▸ **PROBLEMS TO WORK ON**:
#1 Print everything in the article on pharmacy funding in England from "As part of the" down to "implemented from October.".
#2 According to the pharmacy funding article, what change has been made to the single activity fee since November?
#3 Go on with the article on pharmacy funding in England from where it stops.

EXCERPT TO READ START

Funding for England’s pharmacies will remain at its current level of £2.592 billion on an interim basis, but category M prices will increase “as reductions to recover excess margin…come to an end”, the Pharmaceutical Services Negotiating Committee (PSNC) said this afternoon (March 8).
Since November, contractors have faced a reduction of 3p in the single activity fee – from £1.29 to £1.26 – and a category M clawback of £10m a month.
As part of the interim funding arrangements, the number of medicine use reviews (MURs) pharmacies can deliver will be capped at 200 from April 1 to September 30, PSNC said.
“The interim arrangements have been put in place to cover the period from April until negotiations on future pharmacy funding have concluded,” PSNC explained this afternoon.
It expects negotiations for the 2019-20 contract to begin “before Easter” and any substantial changes to be agreed and implemented from October.

EXCERPT TO READ END
DATA START

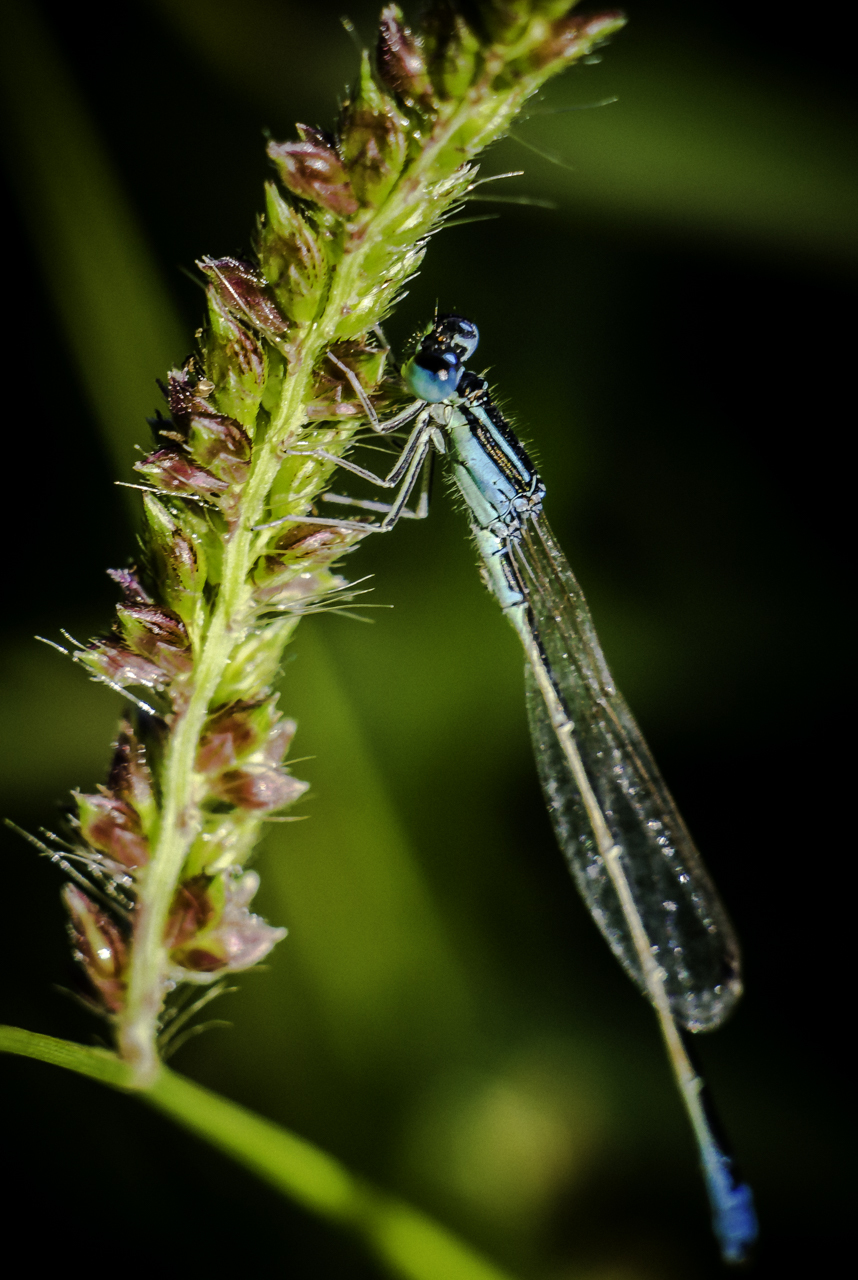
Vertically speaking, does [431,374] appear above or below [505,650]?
above

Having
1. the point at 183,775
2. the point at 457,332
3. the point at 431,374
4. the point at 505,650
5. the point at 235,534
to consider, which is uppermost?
the point at 457,332

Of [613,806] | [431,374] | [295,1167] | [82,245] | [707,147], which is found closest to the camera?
[295,1167]

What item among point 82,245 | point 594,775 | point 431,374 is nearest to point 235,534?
point 431,374

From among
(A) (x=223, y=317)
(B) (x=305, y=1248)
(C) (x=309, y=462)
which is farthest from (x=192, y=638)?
(B) (x=305, y=1248)

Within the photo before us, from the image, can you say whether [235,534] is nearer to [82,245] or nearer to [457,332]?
[457,332]

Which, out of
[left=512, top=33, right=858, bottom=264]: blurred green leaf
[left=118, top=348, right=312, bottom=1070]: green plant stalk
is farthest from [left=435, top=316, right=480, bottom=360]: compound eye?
[left=512, top=33, right=858, bottom=264]: blurred green leaf

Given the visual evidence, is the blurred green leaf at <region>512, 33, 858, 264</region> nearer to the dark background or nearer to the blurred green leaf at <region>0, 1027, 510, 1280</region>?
the dark background

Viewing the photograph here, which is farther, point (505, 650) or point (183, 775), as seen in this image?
point (505, 650)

DATA END

▸ **ANSWERS PER TASK**:
#1
As part of the interim funding arrangements, the number of medicine use reviews (MURs) pharmacies can deliver will be capped at 200 from April 1 to September 30, PSNC said.
“The interim arrangements have been put in place to cover the period from April until negotiations on future pharmacy funding have concluded,” PSNC explained this afternoon.
It expects negotiations for the 2019-20 contract to begin “before Easter” and any substantial changes to be agreed and implemented from October.

#2 It was reduced by 3p, from £1.29 to £1.26.

#3
Steve Brine: Pharmacy’s “important” role
Pharmacy minister Steve Brine said he “looks forward to discussions with PSNC on how the community pharmacy contractual framework can support community pharmacy’s further integration into primary care networks, and enable us to better utilise the skill set and reach of pharmacy teams”.
Community pharmacy has “an important role to play” in implementing the NHS long-term plan, he added.
PSNC chief executive Simon Dukes said: “We are pleased that the Department of Health and Social Care (DH) and NHS England expect to be in a position to begin negotiations on community pharmacy shortly.
“We are looking forward to exploring with them developments that will ensure that community pharmacies can play a key part in the developing primary care systems for the benefit of patients.”